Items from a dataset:
───

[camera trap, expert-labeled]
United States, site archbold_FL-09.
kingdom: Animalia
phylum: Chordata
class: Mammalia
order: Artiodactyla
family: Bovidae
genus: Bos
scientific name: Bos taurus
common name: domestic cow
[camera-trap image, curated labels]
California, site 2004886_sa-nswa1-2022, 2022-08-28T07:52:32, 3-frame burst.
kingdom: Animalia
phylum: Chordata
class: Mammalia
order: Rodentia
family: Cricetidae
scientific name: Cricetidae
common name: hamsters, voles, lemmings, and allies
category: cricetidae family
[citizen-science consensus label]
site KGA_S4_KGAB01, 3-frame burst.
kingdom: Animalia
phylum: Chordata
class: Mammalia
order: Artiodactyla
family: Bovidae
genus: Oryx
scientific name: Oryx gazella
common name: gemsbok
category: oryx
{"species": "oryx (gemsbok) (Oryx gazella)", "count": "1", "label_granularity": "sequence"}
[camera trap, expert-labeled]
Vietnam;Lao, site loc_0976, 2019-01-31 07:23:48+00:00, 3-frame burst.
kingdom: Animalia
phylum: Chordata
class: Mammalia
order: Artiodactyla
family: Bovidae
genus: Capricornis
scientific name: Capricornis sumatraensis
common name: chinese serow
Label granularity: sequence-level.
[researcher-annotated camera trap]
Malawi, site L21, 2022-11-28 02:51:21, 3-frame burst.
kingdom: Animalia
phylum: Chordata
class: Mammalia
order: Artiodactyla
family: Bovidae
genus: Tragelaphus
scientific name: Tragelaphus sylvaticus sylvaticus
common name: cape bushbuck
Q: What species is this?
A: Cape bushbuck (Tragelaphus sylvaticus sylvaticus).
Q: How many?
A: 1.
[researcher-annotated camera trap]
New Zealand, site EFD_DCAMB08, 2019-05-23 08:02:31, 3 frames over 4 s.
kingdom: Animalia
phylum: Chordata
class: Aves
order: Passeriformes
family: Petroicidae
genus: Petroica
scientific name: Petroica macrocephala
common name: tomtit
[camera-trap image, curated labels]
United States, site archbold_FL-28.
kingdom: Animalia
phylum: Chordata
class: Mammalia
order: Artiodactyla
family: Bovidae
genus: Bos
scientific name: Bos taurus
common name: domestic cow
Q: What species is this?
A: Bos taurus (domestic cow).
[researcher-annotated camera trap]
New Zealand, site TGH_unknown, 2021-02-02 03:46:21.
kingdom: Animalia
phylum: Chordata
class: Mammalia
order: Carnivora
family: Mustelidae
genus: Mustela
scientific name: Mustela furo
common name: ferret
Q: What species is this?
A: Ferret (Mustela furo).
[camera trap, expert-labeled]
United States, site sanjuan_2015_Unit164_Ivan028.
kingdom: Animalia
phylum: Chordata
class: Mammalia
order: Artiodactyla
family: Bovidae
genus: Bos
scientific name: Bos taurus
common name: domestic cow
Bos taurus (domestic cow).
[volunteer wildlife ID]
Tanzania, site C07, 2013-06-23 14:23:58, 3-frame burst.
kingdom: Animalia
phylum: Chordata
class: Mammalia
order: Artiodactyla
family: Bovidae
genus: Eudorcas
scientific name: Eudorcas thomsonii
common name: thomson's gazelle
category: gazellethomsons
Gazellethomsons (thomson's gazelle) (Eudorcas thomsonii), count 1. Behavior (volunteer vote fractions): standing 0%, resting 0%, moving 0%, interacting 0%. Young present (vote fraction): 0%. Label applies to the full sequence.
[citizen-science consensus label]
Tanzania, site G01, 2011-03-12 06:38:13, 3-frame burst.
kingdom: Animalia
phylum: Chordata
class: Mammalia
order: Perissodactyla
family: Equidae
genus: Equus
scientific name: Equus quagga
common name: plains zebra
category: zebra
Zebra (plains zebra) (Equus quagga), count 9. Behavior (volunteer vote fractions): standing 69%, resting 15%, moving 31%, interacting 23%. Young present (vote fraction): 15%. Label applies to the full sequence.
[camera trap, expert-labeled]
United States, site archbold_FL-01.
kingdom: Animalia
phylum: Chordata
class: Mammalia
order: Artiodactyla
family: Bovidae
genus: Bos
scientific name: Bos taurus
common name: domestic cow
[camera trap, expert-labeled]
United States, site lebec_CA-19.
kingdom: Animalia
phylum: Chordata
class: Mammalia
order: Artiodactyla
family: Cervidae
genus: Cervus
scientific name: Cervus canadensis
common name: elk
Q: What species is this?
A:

───

About this task:
Up to and including the line with "order: Carnivora", write out the records above exactly, starting from their first line.

Response area:
[camera trap, expert-labeled]
United States, site archbold_FL-09.
kingdom: Animalia
phylum: Chordata
class: Mammalia
order: Artiodactyla
family: Bovidae
genus: Bos
scientific name: Bos taurus
common name: domestic cow
[camera-trap image, curated labels]
California, site 2004886_sa-nswa1-2022, 2022-08-28T07:52:32, 3-frame burst.
kingdom: Animalia
phylum: Chordata
class: Mammalia
order: Rodentia
family: Cricetidae
scientific name: Cricetidae
common name: hamsters, voles, lemmings, and allies
category: cricetidae family
[citizen-science consensus label]
site KGA_S4_KGAB01, 3-frame burst.
kingdom: Animalia
phylum: Chordata
class: Mammalia
order: Artiodactyla
family: Bovidae
genus: Oryx
scientific name: Oryx gazella
common name: gemsbok
category: oryx
{"species": "oryx (gemsbok) (Oryx gazella)", "count": "1", "label_granularity": "sequence"}
[camera trap, expert-labeled]
Vietnam;Lao, site loc_0976, 2019-01-31 07:23:48+00:00, 3-frame burst.
kingdom: Animalia
phylum: Chordata
class: Mammalia
order: Artiodactyla
family: Bovidae
genus: Capricornis
scientific name: Capricornis sumatraensis
common name: chinese serow
Label granularity: sequence-level.
[researcher-annotated camera trap]
Malawi, site L21, 2022-11-28 02:51:21, 3-frame burst.
kingdom: Animalia
phylum: Chordata
class: Mammalia
order: Artiodactyla
family: Bovidae
genus: Tragelaphus
scientific name: Tragelaphus sylvaticus sylvaticus
common name: cape bushbuck
Q: What species is this?
A: Cape bushbuck (Tragelaphus sylvaticus sylvaticus).
Q: How many?
A: 1.
[researcher-annotated camera trap]
New Zealand, site EFD_DCAMB08, 2019-05-23 08:02:31, 3 frames over 4 s.
kingdom: Animalia
phylum: Chordata
class: Aves
order: Passeriformes
family: Petroicidae
genus: Petroica
scientific name: Petroica macrocephala
common name: tomtit
[camera-trap image, curated labels]
United States, site archbold_FL-28.
kingdom: Animalia
phylum: Chordata
class: Mammalia
order: Artiodactyla
family: Bovidae
genus: Bos
scientific name: Bos taurus
common name: domestic cow
Q: What species is this?
A: Bos taurus (domestic cow).
[researcher-annotated camera trap]
New Zealand, site TGH_unknown, 2021-02-02 03:46:21.
kingdom: Animalia
phylum: Chordata
class: Mammalia
order: Carnivora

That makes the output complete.